**Task description**. In the records, find every line with the word "editing" and copy it out.

Excerpted records Start Marker

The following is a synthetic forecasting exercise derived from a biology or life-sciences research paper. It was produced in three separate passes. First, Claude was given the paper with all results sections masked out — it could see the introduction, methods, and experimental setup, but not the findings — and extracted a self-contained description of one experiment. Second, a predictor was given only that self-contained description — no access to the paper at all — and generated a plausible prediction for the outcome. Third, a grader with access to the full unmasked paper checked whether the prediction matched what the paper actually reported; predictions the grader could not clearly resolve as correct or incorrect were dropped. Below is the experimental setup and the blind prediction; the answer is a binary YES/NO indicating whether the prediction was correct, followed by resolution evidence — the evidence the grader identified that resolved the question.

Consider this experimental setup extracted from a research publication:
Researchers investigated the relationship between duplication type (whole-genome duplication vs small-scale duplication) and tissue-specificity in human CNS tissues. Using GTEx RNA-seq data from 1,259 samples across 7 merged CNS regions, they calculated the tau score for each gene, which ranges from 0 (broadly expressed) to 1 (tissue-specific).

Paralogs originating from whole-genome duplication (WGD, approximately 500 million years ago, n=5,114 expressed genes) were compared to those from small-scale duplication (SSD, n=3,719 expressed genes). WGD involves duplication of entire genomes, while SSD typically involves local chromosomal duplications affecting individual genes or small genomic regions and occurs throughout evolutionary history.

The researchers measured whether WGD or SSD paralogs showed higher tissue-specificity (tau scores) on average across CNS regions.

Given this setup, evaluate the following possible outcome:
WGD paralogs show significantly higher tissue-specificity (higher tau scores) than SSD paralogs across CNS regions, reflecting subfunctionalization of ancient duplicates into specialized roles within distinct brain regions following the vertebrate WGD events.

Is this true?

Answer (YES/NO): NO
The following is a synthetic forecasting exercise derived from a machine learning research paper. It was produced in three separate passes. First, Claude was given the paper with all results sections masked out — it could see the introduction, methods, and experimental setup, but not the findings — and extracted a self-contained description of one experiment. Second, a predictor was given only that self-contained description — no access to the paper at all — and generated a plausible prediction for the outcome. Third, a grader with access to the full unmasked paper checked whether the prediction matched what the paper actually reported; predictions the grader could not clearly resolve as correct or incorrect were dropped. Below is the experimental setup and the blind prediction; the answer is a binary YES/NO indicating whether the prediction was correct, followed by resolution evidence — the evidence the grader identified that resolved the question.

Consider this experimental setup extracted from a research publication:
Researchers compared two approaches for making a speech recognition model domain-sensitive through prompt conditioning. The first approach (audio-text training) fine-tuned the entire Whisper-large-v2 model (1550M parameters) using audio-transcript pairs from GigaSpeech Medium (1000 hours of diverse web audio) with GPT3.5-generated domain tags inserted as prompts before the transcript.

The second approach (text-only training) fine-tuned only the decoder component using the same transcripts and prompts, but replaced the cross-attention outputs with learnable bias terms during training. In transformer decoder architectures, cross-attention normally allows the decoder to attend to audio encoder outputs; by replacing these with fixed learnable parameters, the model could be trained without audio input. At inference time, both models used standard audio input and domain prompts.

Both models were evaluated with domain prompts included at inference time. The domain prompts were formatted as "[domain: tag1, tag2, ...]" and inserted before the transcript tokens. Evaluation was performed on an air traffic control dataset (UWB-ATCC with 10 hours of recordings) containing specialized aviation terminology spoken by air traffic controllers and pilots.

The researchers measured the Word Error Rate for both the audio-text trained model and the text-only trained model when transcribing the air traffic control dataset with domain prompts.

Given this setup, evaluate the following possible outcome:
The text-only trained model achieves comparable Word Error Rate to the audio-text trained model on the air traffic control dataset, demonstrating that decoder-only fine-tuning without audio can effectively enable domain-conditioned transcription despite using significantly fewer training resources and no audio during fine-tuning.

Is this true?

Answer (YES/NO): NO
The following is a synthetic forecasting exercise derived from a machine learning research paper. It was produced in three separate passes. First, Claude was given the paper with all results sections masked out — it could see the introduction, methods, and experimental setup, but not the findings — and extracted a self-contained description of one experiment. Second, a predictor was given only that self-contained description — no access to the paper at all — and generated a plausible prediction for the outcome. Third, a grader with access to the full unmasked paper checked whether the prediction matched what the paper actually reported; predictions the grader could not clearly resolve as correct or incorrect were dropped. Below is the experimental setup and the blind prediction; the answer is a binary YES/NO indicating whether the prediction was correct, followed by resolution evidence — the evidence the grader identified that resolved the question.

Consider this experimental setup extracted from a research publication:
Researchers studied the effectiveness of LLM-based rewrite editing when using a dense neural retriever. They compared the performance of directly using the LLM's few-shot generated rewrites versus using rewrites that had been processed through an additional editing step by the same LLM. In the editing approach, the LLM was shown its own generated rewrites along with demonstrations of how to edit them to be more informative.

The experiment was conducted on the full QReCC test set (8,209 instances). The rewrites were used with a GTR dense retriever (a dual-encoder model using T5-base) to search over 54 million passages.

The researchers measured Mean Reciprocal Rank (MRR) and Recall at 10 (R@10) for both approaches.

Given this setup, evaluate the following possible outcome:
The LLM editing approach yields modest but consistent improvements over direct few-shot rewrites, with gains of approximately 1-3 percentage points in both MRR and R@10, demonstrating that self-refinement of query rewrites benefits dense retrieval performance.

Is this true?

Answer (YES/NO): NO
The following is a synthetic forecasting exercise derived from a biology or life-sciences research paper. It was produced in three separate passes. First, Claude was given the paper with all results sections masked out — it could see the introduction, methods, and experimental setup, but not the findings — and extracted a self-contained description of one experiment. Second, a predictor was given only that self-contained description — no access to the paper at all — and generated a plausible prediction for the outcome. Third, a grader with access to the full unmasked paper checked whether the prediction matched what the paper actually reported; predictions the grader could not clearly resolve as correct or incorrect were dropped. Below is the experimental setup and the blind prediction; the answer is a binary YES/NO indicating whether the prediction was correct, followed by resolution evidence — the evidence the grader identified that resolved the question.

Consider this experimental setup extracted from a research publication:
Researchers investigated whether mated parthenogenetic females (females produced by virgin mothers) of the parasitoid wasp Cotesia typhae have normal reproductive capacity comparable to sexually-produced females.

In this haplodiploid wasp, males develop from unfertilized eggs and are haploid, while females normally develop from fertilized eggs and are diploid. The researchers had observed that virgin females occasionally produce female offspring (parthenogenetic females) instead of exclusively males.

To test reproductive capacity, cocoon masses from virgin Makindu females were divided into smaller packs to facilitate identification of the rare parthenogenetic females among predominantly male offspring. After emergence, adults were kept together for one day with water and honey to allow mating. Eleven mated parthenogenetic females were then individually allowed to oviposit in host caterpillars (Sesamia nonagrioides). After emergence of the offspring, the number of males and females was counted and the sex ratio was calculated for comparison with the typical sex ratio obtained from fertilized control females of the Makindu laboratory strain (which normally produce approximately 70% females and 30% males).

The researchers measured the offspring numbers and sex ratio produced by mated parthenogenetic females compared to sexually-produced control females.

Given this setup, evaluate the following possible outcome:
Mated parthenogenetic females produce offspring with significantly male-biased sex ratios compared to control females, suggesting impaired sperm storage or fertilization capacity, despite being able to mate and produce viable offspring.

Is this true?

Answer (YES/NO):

Excerpted records End Marker

**Written answer**.
Researchers studied the effectiveness of LLM-based rewrite editing when using a dense neural retriever. They compared the performance of directly using the LLM's few-shot generated rewrites versus using rewrites that had been processed through an additional editing step by the same LLM. In the editing approach, the LLM was shown its own generated rewrites along with demonstrations of how to edit them to be more informative.
The LLM editing approach yields modest but consistent improvements over direct few-shot rewrites, with gains of approximately 1-3 percentage points in both MRR and R@10, demonstrating that self-refinement of query rewrites benefits dense retrieval performance.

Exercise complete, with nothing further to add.